Welcome to End Point’s blog

Ongoing observations by End Point people

PostgreSQL EC2/EBS/RAID 0 snapshot backup

One of our clients uses Amazon Web Services to host their production application and database servers on EC2 with EBS (Elastic Block Store) storage volumes. Their main database is PostgreSQL.

A big benefit of Amazon's cloud services is that you can easily add and remove virtual server instances, storage space, etc. and pay as you go. One known problem with Amazon's EBS storage is that it is much more I/O limited than, say, a nice SAN.

To partially mitigate the I/O limitations, they're using 4 EBS volumes to back a Linux software RAID 0 block device. On top of that is the xfs filesystem. This gives roughly 4x the I/O throughput and has been effective so far.

They ship WAL files to a secondary server that serves as warm standby in case the primary server fails. That's working fine.
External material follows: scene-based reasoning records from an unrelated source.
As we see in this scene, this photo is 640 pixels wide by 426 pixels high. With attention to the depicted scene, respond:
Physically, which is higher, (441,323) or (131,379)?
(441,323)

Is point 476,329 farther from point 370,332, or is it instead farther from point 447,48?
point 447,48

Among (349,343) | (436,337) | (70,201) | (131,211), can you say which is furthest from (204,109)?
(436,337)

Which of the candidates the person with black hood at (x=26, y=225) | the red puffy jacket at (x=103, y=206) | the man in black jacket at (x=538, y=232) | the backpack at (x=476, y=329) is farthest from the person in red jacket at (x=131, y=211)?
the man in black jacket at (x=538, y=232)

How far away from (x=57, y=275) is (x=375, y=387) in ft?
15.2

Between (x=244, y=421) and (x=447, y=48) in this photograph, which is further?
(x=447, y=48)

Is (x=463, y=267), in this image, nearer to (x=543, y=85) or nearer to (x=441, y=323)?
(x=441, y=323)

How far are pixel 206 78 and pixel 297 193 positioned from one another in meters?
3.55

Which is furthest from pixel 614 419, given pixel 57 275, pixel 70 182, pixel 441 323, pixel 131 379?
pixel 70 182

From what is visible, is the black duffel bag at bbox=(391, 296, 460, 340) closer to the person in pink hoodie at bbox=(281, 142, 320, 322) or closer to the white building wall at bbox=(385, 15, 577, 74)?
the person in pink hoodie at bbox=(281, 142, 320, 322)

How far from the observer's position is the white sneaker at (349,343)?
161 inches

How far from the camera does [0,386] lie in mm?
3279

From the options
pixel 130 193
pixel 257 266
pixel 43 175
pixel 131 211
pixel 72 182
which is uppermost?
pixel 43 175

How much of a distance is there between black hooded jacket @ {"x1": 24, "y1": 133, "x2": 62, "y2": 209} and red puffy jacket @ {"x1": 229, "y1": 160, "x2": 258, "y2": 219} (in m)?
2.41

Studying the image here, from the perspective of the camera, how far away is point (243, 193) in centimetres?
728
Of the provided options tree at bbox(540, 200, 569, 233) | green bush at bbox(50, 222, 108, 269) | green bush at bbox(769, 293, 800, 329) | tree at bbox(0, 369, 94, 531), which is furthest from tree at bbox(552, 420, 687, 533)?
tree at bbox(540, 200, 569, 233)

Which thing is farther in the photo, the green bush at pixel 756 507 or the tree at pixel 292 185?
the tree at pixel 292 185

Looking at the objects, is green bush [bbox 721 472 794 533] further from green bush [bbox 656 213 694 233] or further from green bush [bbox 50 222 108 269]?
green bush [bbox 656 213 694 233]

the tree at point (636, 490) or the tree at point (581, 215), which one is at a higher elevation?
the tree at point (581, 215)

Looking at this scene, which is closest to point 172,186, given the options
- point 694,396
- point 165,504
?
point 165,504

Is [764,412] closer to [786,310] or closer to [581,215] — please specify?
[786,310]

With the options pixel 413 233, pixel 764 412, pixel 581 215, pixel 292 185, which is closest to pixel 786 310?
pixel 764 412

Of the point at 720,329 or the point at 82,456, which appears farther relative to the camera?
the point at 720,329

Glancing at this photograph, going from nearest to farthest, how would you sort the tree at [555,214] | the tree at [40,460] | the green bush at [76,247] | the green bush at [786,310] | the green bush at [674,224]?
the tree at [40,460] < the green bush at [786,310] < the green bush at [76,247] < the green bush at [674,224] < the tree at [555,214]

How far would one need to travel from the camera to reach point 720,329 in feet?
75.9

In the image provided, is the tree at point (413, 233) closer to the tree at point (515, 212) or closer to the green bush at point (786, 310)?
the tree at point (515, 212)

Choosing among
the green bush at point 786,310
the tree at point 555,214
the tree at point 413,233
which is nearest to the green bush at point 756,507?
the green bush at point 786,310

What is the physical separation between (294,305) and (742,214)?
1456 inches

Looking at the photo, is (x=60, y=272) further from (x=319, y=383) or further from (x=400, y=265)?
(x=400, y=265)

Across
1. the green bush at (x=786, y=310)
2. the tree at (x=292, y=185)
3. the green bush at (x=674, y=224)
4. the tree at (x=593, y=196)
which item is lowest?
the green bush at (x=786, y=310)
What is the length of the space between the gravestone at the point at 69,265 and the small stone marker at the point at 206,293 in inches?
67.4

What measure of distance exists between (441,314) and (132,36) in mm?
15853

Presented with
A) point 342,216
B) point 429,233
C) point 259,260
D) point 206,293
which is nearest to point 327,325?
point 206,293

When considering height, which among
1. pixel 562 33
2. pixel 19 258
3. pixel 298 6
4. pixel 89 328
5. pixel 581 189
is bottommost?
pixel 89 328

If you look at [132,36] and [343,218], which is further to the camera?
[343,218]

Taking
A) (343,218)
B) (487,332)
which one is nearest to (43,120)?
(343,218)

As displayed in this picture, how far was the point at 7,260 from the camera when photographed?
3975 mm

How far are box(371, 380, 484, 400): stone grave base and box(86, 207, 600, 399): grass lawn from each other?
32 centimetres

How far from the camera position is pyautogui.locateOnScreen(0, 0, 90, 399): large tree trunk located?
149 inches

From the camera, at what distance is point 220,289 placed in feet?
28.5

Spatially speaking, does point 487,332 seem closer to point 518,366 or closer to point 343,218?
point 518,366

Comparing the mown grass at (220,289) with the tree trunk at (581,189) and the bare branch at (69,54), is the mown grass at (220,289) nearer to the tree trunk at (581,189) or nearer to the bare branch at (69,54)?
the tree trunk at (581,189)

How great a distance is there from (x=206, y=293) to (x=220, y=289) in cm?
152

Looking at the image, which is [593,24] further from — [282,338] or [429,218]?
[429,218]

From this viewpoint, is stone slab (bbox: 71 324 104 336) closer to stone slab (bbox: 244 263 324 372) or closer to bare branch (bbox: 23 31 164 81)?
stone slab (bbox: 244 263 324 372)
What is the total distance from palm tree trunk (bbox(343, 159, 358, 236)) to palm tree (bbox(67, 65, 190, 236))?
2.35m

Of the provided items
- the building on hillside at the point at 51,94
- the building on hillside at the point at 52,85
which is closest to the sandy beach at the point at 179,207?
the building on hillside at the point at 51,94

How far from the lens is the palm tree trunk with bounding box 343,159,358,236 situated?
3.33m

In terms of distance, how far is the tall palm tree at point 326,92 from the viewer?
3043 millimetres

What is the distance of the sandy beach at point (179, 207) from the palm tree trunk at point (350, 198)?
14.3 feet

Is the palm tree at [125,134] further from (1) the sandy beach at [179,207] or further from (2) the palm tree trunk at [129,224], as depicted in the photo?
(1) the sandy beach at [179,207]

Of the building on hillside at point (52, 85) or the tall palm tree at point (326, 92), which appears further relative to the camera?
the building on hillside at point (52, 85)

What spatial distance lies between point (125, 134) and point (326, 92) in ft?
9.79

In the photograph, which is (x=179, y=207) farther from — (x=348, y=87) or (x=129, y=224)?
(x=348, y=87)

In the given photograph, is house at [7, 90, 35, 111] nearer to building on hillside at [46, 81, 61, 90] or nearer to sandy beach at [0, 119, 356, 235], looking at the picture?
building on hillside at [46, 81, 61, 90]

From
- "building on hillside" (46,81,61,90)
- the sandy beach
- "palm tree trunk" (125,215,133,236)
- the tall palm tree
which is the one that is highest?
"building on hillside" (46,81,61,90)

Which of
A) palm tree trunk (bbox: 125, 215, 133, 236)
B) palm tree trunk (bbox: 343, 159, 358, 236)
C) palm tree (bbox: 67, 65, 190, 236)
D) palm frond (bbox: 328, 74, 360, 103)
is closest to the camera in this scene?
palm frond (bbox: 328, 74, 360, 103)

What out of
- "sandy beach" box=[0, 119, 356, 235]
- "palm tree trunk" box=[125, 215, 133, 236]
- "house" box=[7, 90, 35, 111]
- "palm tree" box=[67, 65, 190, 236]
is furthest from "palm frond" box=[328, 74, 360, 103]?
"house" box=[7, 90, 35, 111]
They also do nightly backups using pg_dumpall on the master so that there's a separate portable (SQL) backup not dependent on the server architecture. The problem that led to this article is that extra I/O caused by pg_dumpall pushes the system beyond its I/O limits. It adds both reads (from the PostgreSQL database) and writes (to the SQL output file).

There are several solutions we are considering so that we can keep both binary backups of the database and SQL backups, since both types are valuable. In this article I'm not discussing all the options or trying to decide which is best in this case. Instead, I want to consider just one of the tried and true methods of backing up the binary database files on another host to offload the I/O:

  1. Create an atomic snapshot of the block devices
  2. Spin up another virtual server
  3. Mount the backup volume
  4. Start Postgres and allow it to recover from the apparent "crash" the server had (since there wasn't a clean shutdown of the database before the snapshot
  5. Do whatever pg_dump or other backups are desired
  6. Make throwaway copies of the snapshot for QA or other testing

The benefit of such snapshots is that you get an exact backup of the database, with whatever table bloat, indexes, statistics, etc. exactly as they are in production. That's a big difference from a freshly created database and import from pg_dump.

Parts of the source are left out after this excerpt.